Entre as quatro e cinco da manhã de sábado ele interfonava
no meu apartamento. Isso já tinha se tornado uma rotina e de certa forma eu me
preparava. Debruçava-me sobre algum
livro ou assistia uma série idiota na tv enquanto esperava as horas passarem. A
cafeteira era direcionada para três
canecas e o cheiro invadia a sala. Ele chegava, com aquela mistura de álcool e
cigarro, cabisbaixo e logo abria o
armário em busca de uma caneca. Sentava-me
em uma das cadeiras enquanto ele ficava lá olhando para a cafeteira, arrumando
alguma forma de me contar o que estava acontecendo. Era sempre a mesma história: os amores
semanais que terminavam na sexta-feira.
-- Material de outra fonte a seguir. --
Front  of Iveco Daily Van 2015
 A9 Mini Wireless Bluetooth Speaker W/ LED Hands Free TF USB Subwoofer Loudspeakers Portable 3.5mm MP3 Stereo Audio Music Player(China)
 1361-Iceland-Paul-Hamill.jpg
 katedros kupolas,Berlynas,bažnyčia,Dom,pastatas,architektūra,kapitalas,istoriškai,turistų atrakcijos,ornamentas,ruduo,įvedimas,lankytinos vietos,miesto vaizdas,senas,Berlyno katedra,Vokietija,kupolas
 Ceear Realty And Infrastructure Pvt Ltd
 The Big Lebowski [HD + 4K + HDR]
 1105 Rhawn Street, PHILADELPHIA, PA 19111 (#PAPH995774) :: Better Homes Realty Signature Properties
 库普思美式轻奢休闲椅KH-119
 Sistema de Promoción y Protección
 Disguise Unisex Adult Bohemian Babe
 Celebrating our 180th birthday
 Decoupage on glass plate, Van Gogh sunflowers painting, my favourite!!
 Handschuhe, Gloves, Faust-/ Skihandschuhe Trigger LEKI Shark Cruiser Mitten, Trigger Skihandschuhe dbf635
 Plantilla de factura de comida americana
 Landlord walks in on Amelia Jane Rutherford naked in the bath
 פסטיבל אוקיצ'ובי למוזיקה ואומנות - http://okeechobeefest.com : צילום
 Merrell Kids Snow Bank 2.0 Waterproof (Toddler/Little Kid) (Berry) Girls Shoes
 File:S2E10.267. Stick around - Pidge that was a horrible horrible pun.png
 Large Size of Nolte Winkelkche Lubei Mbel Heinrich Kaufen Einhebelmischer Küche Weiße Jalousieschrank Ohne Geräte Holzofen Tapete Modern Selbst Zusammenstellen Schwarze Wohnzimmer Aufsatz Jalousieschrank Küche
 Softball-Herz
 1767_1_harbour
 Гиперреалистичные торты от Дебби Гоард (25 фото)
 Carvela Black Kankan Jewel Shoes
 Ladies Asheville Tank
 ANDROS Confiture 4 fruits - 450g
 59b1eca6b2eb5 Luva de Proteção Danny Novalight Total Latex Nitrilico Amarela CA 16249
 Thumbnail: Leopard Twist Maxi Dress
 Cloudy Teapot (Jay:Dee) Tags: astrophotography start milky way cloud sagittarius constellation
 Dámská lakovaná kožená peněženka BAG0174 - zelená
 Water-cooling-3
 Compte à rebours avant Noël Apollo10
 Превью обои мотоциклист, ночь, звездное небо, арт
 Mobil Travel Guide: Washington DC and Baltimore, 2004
Já tinha perdido as contas das colegas
de serviço, calouras da faculdade e até mesmo a vizinha do 12º andar. O mesmo
discurso, a mesma cantada, o mesmo convite e os finais não poderiam ser
diferentes. Sendo sua melhor amiga vi inúmeras paixonites ganharem forma e cor,
muitas vezes até bancando o cúpido da história. Também vi o fim de várias e o
reergui da temível fossa. Agora ele me
contava que a loirona com quem tinha saído não passava de uma mulher
interesseira e que seus gostos eram de longe compatíveis. Escutava tudo aquilo
calada, somente acenando com a cabeça, concordando com o que ele dizia. Mal
sabia que a minha vontade era de voar no seu pescoço e enforcá-lo até entender
que a pessoa certa que tanto buscava estava diante dos seus olhos. Só eu sabia
que ele odiava cebola no macarrão, do ciúme da coleção de discos e de seu
hábito de dormir com os pés para fora da coberta. Era eu que estava presente na
colação de grau, no dia que o cachorro dele morreu e quando quebrou o braço por
causa de uma ex. Rimos juntos dos arranhões da lataria do
carro, das fotos de infância ridículas e dos meus pudins que nunca davam certo.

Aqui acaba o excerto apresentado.